→ **Text provided**
Start

Re: Delivery-Service Configuration Versioning

2017-05-04 Thread Nir Sopher
Thanks Ryan & Eric for the feedback.
Answers inline.
Thanks again,
Nir


On Thu, May 4, 2017 at 3:59 PM, Eric Friedrich (efriedri) <
efrie...@cisco.com> wrote:

> Thanks Nir-
> Comments inline
> > On May 1, 2017, at 1:12 PM, Nir Sopher <n...@qwilt.com> wrote:
> >
> > Dear all,
> >
> > Planning the efforts toward "self-service", we are considering
> > "delivery-service configuration versioning" (DSCV) as one of our next
> > steps.
> > In a very high level, by DSCV we refer to the ability to hold multiple
> > configuration versions/revisions per delivery-service, and actively
> choose
> > which version should be deployed.
> >
> > A significant portion of the value we would like to bring when working
> > toward "self-service" can be achieved using the initial step of
> > configuration versioning:
> >
> >   1. As the amount of delivery-services handled by TC is increasing,
> >   denying the "non dev-ops" user from changing delivery-services
> >   configuration by himself, and require a "dev-ops" user to actually
> make the
> >   changes in the DB, put an increasing load on the operations team.
> >   Via DSCV the operator may allow the users to really push configurations
> >   into the DB, as it separates the provisioning phase from the
> deployment.
> >   Once commited, the CDN's "dev-ops" user is able to examine the changes
> >   and choose which version should be deployed, subject to the operator's
> >   acceptance policy.
> EF> How do we get from DSCV to the ultimate self-service goals where the
> CDN operator is no longer in the critical path for deploying DS changes?
>
> NS> Indeed Eric, at this stage the deployment itself is still in the hands
of the operator: The operator has to change the deployed DS version, Queue
Update and Cr-Config snapshot.
Allowing the DS owner to "change the DS version to deploy" is a "process"
issue, as it should be subject to the different operators changes
acceptance policy. We will need to model it and add flexible, probably
plugins supporting, building block in the future.
Allowing the DS owner to actually deploy the changes (Cr-Config snapshot
and Queue-Update / future push mechanism) cannot be done as long as the
different DSs configuration is coupled in the sames files (remap.config &
cr-config) and processes.
Once decoupled, the deploy operations can be done on a DS granularity and
therefore the operator can delegate the control to the "DS owner"


> >   2. DSCV brings improved auditing and troubleshooting capabilities,
> which
> >   is important for supporting TC deployment growth, as well as allow
> users to
> >   be more independent.
> >   It allows to investigate issues using versions associated log records,
> >   as well as the data in the DB itself: Examining the delivery-service
> >   versions, their meta data (e.g. "deployed dates") as well as use tools
> for
> >   versions comparisons.
> >   3. DSCV allows a simple delivery service configuration rollback, which
> >   provides a quick remedy for configuration errors issues.

End

→ **Work to do**
A - Set down, word for word, everything in the versioning thread from "Allowing the DS owner to actually" down to "be more independent.".
B - Take the delivery-service versioning thread further, picking up right after its last line.

→ **Supplied information**
Start

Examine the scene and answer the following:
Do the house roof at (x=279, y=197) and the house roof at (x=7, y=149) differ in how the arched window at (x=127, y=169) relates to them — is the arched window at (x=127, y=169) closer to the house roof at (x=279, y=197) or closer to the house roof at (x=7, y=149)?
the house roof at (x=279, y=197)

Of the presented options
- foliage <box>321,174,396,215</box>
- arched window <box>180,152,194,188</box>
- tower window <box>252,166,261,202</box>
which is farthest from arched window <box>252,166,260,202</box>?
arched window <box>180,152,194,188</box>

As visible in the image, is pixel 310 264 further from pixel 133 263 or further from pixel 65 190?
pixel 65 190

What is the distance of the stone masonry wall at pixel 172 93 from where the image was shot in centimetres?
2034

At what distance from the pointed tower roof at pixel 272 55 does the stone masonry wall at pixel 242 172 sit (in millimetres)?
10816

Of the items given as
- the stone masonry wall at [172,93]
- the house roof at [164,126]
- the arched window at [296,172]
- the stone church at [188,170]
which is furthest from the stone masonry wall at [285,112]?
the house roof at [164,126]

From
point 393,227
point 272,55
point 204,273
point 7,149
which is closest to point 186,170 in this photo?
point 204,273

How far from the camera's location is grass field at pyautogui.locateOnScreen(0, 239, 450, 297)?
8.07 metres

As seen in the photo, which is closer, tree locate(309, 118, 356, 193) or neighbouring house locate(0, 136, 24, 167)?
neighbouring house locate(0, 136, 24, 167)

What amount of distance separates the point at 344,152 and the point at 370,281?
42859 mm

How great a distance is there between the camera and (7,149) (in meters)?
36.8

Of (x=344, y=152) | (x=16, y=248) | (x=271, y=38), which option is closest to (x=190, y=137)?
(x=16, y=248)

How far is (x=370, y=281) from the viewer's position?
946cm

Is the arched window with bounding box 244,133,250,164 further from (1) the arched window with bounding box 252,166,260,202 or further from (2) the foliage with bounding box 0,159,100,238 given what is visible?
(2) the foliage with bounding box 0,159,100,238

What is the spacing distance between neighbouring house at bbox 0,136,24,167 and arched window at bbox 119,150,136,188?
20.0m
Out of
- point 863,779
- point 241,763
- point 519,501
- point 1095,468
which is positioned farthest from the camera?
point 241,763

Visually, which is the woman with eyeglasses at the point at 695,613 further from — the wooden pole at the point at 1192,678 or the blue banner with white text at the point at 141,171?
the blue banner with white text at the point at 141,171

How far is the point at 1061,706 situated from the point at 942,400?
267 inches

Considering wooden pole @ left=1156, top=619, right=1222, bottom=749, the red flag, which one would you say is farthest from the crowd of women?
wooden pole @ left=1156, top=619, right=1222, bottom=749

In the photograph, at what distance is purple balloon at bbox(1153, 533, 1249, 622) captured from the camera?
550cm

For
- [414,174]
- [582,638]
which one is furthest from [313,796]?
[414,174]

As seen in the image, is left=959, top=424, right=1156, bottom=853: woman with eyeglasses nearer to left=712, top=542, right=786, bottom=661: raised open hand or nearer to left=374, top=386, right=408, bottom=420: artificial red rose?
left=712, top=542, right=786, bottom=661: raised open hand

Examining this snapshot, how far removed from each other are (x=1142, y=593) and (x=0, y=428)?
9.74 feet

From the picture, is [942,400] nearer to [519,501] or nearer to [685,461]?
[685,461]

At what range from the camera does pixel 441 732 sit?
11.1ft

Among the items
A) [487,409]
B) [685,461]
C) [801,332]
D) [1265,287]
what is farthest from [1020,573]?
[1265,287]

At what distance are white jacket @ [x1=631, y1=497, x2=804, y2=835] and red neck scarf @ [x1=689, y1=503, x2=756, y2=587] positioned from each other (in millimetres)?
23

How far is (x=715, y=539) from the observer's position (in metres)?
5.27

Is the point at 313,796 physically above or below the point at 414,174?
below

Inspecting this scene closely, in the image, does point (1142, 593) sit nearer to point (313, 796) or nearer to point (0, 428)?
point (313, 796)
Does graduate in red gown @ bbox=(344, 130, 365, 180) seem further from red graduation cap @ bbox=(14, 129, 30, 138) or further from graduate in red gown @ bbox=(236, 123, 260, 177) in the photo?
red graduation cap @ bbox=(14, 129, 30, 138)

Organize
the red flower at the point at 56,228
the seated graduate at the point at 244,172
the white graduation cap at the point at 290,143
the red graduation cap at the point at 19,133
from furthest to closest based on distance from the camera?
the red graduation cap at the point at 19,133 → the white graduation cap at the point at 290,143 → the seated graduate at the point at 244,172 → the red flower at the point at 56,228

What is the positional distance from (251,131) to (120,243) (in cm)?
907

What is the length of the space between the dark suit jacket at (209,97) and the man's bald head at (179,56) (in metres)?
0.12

End

→ **Set of answers**
A -
Allowing the DS owner to actually deploy the changes (Cr-Config snapshot
and Queue-Update / future push mechanism) cannot be done as long as the
different DSs configuration is coupled in the sames files (remap.config &
cr-config) and processes.
Once decoupled, the deploy operations can be done on a DS granularity and
therefore the operator can delegate the control to the "DS owner"


> >   2. DSCV brings improved auditing and troubleshooting capabilities,
> which
> >   is important for supporting TC deployment growth, as well as allow
> users to
> >   be more independent.

B -
> >
> > Moreover, we suggest to allow the deployment of multiple versions of the
> > same delivery service simultaneously, on the same caches. Doing so, and
> > allowing the operator to orchestrate the usage of the different
> > versions (for example, via "steering"), the below become available:
> EF> This feature will extend to both caches and TR, right? Lots of
> DS-specific policy is evaluated by the TR.
>
NS> There are few ways to implement the feature, but as I currently see it
there is no real need to change the data-plane for supporting this feature.
Please let me know if you think I'm missing something here.
One option is to deploy the different versions of the same delivery service
as if they are entirely different delivery-services. With "ids" and
"host-regexes" which include the version. No changes in Cr-Config
structure, remap.config, etc. Therefore, all changes need to be done are in
traffic-ops, simulating the different version towards the rest of the
system.
Let now improve this solution.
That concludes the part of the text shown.